Volatility risk. The market prices of high yield debt securities
fluctuate more than higher-quality securities and may decline
significantly in periods of general or regional economic difficulty.
Prices are especially sensitive to developments affecting the company's
business and business prospects and to changes in the ratings assigned by
ratings organizations such as S&P and Moody's. Prices are often closely
linked with the company's stock prices and typically will rise and fall in
response to business developments, general stock market activity or other
factors that affect stock prices. In addition, the entire high yield
securities market can experience sudden and sharp price swings due to
changes in economic conditions, stock market activity, large sustained
sales by major investors, a high-profile default, or other factors. Price
swings in the high yield securities market can adversely affect the prices
of all high yield securities.
Reduced liquidity risk.
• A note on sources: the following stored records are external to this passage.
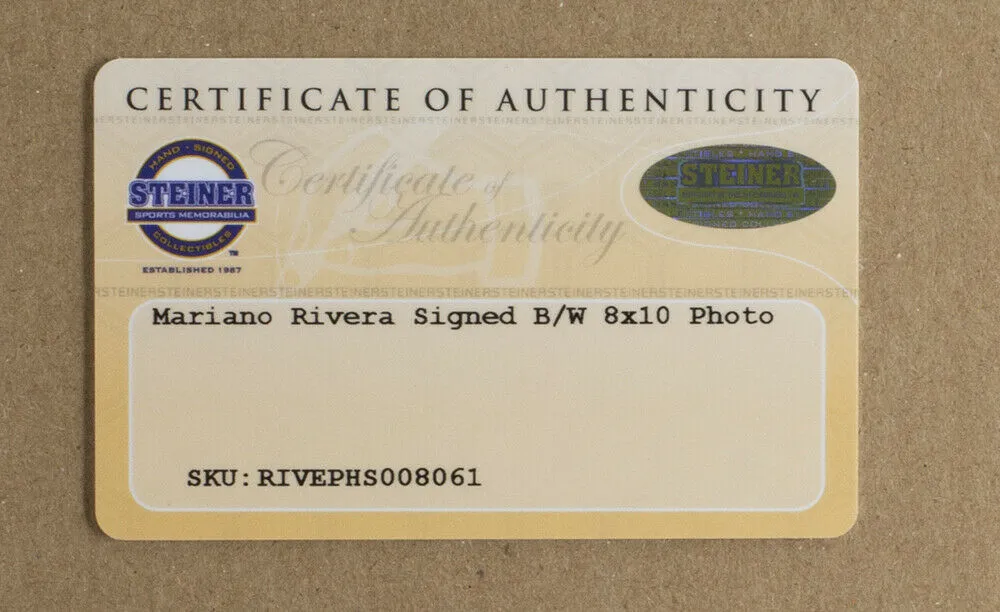 Mariano Rivera Signed Framed 8x10 New York Yankees Photo MLB Hologram Steiner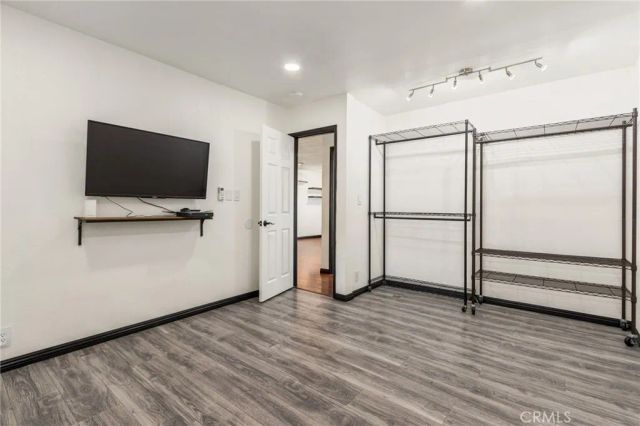 7309 Tampa, Reseda, CA 91335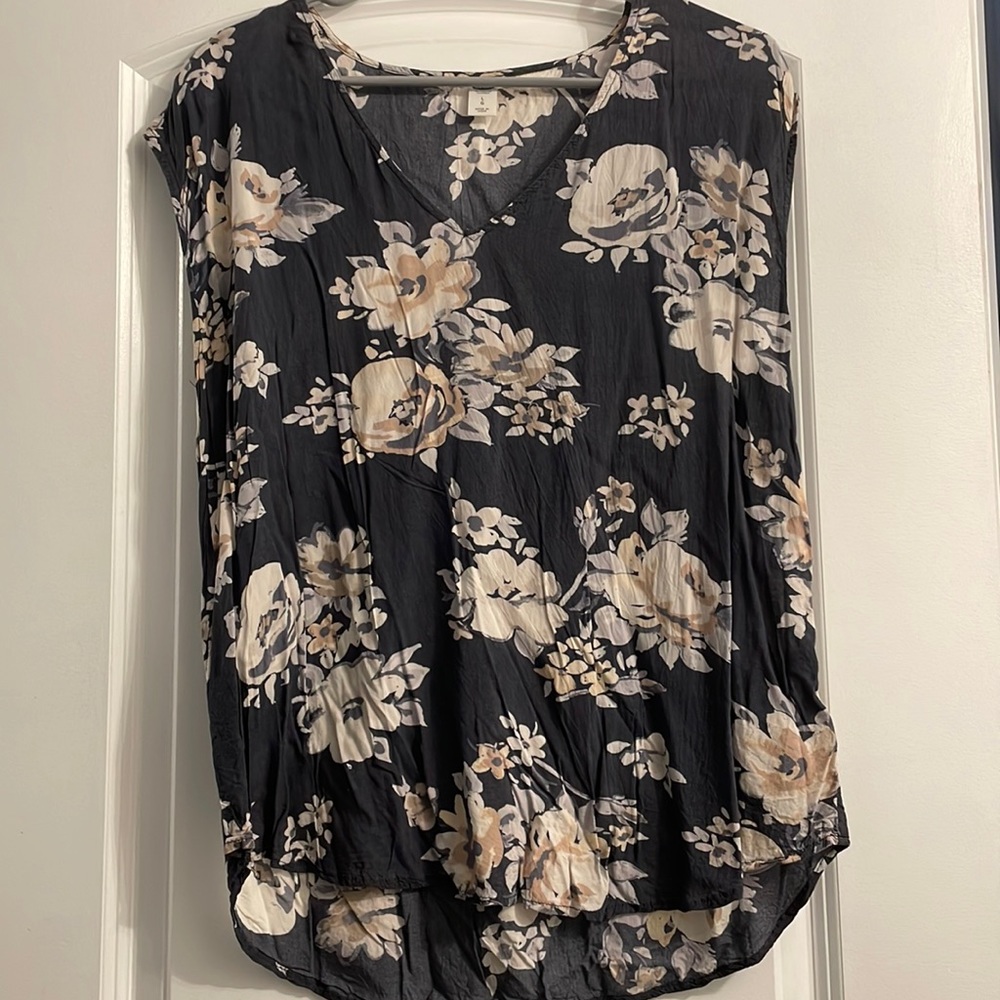 Old navy floral blouse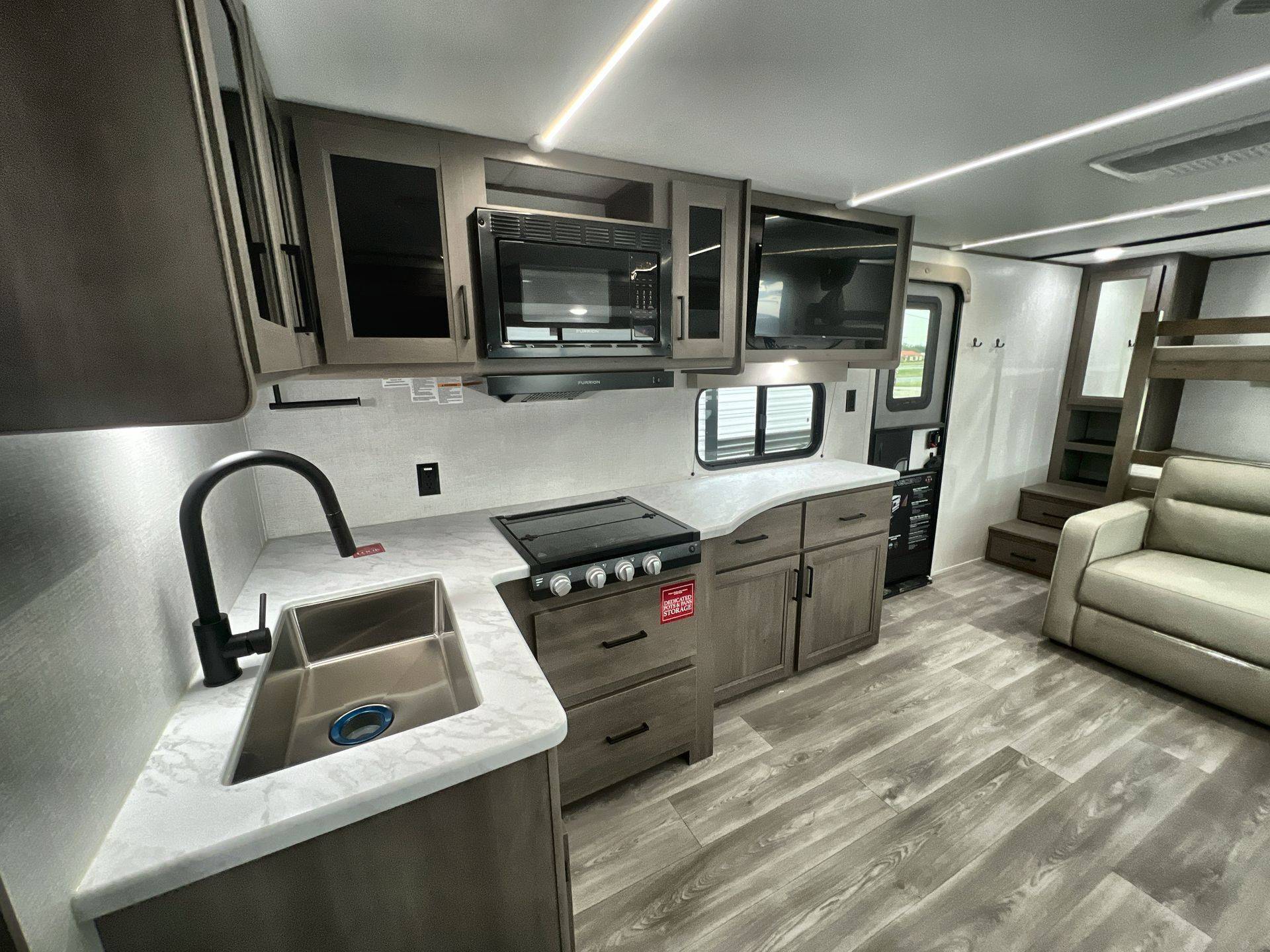 2026 Grand Design 2026 Grand Design Transcend - thumbnail 15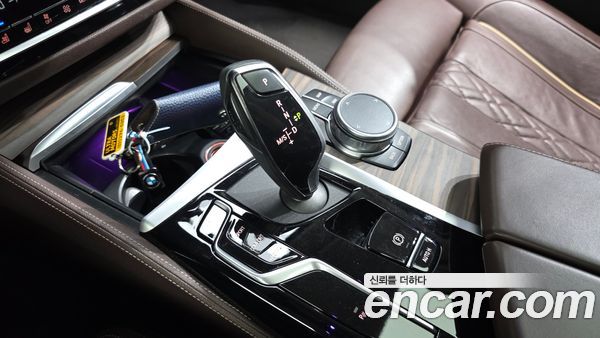 BMW 5 Series 2021, фото 12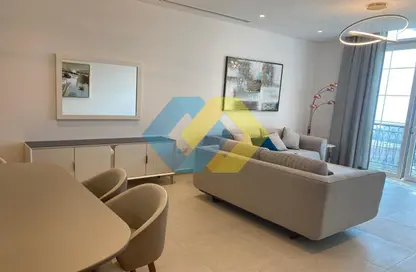 Apartment - 2 Bedrooms - 3 Bathrooms for rent in Floresta Gardens - Floresta Gardens - The Pearl Island - Doha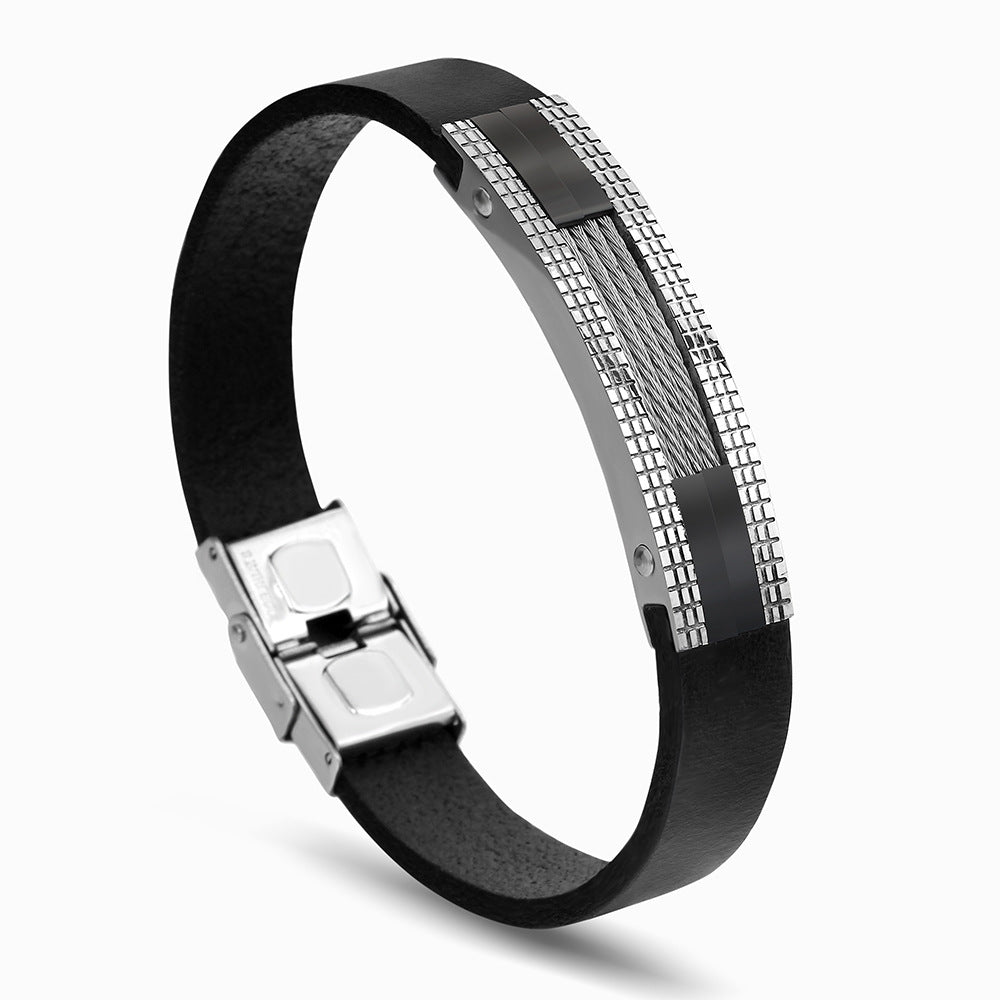 Herren Lederarmband mit modernem, strukturiertem Edelstahlbesatz Shop Nory
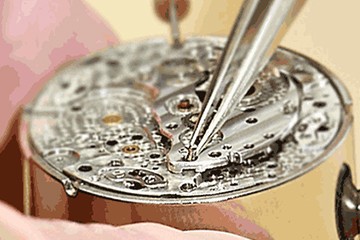 泉州百达翡丽手表为什么上了发条还不走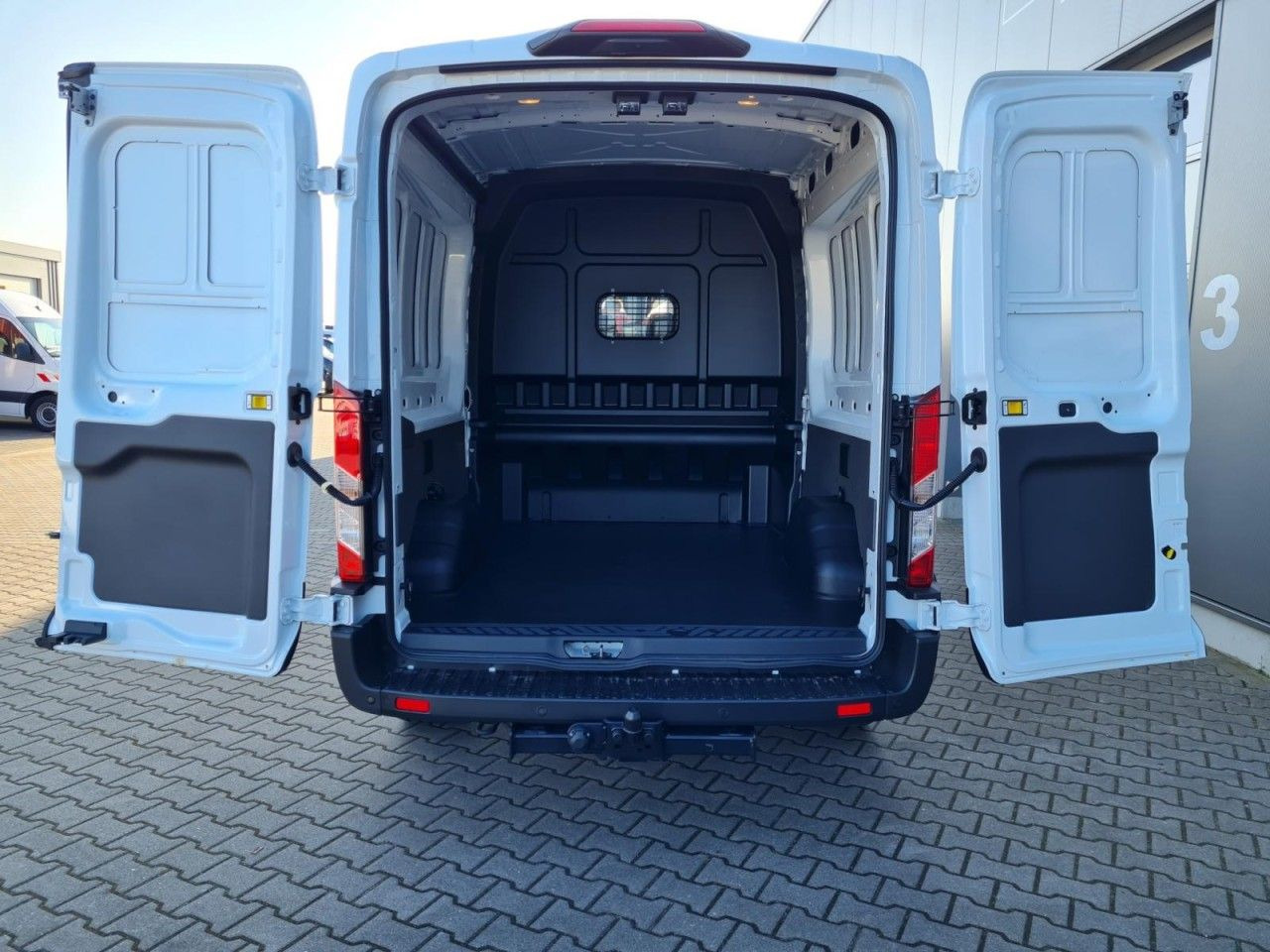 Ford Transit 35 Kasten Doka TDCi Mixto Trend AHK KAME - Furgón, Furgoneta combi: foto 5 Ford Transit 35 Kasten Doka TDCi Mixto Trend AHK KAME - Furgón, Furgoneta combi: foto 5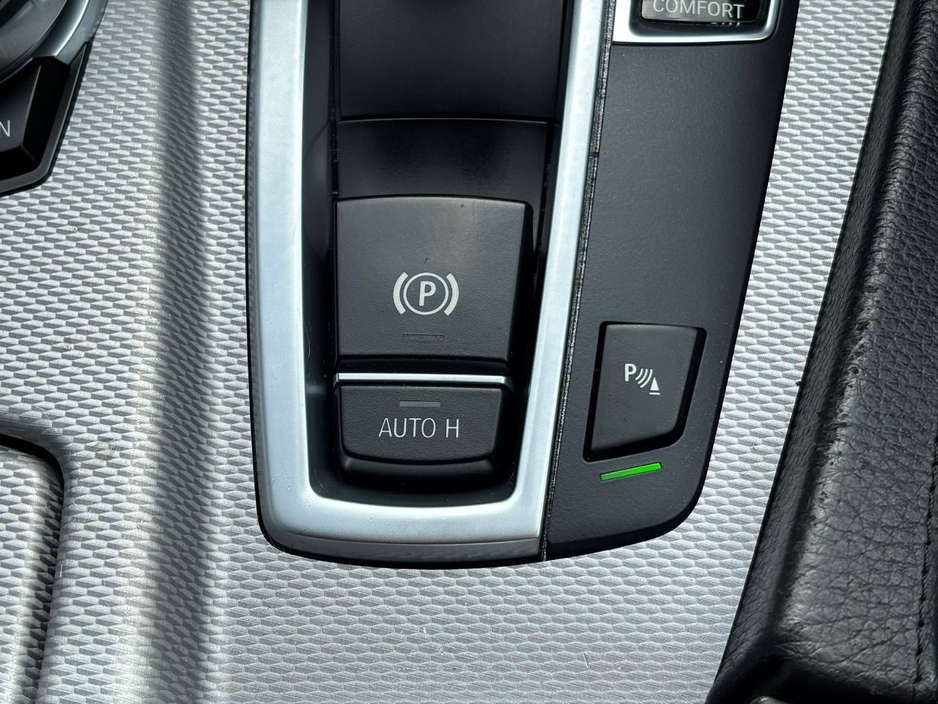 2016 BMW 5 Series - image 26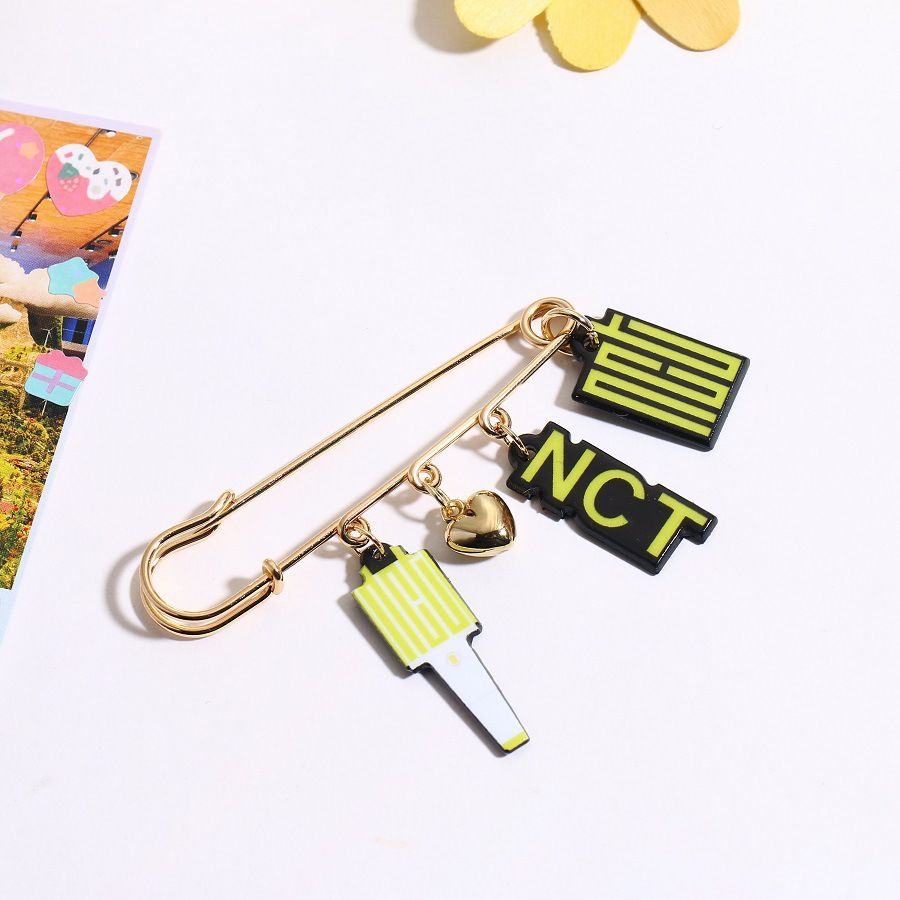[PRE-ORDER] K-Pop Bag/Jacket Pin
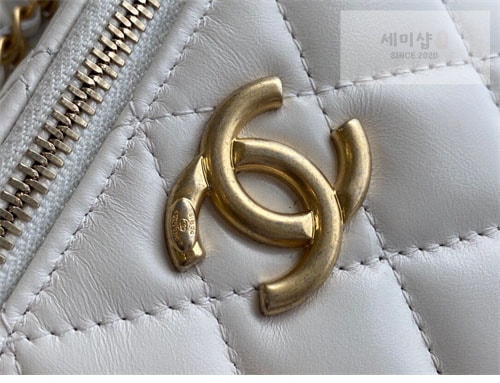 C H A N E L 샤넬 베니티 미니백 화이트 Bag 17번 이미지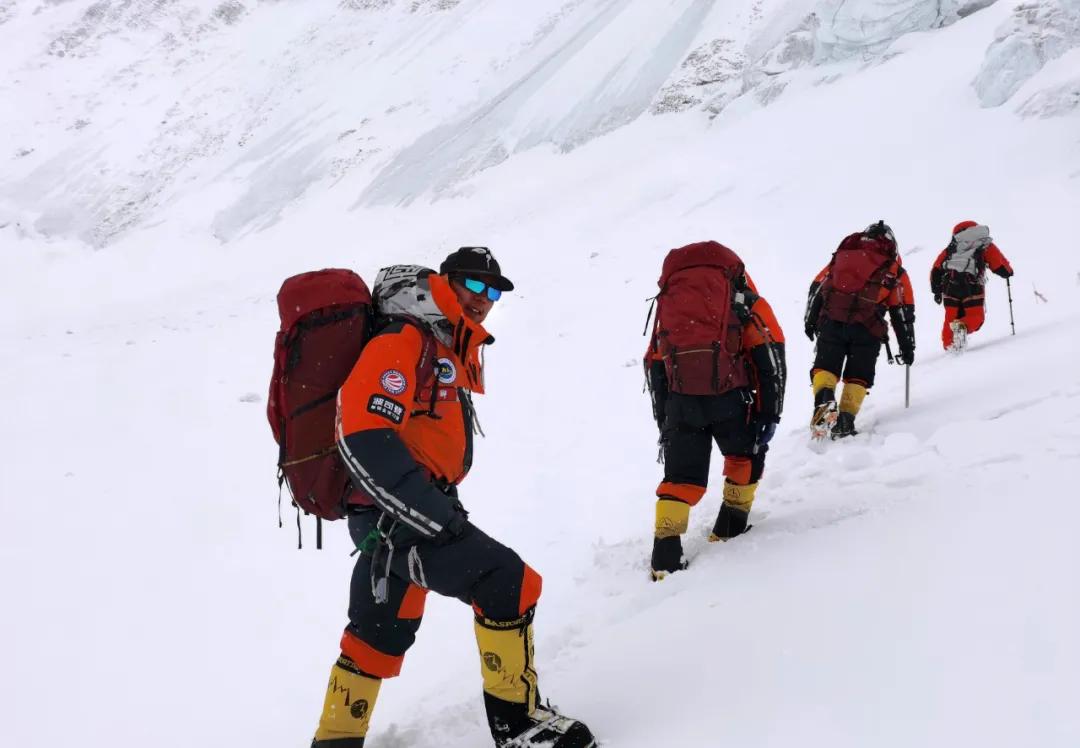 波司登新设计再次出圈？！轻盈+荧光惊艳网友：穿这谁还宅啊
The high yield securities market is generally
less liquid than the market for higher-quality bonds, and large purchases
or sales of these securities can cause sudden and substantial changes in
their market prices. Many of these securities do not trade frequently, and
when they do trade their prices may be significantly higher or lower than
expected. In less liquid markets such as this, it is generally more
difficult to sell securities promptly at an acceptable price, which may
limit the fund's ability to sell securities in response to specific
economic events or to meet redemption requests.
The fund relies on Advisers' judgment, analysis and experience in evaluating the
credit and other risks of investing in high yield securities and the high yield
market as a whole. In order for the fund to achieve its investment goal,
Advisers must correctly predict general economic and market trends and evaluate
particular issuers' financial resources, sensitivity to economic conditions and
trends, operating history and quality of management, as well as regulatory and
other matters.
Please keep this supplement for future reference.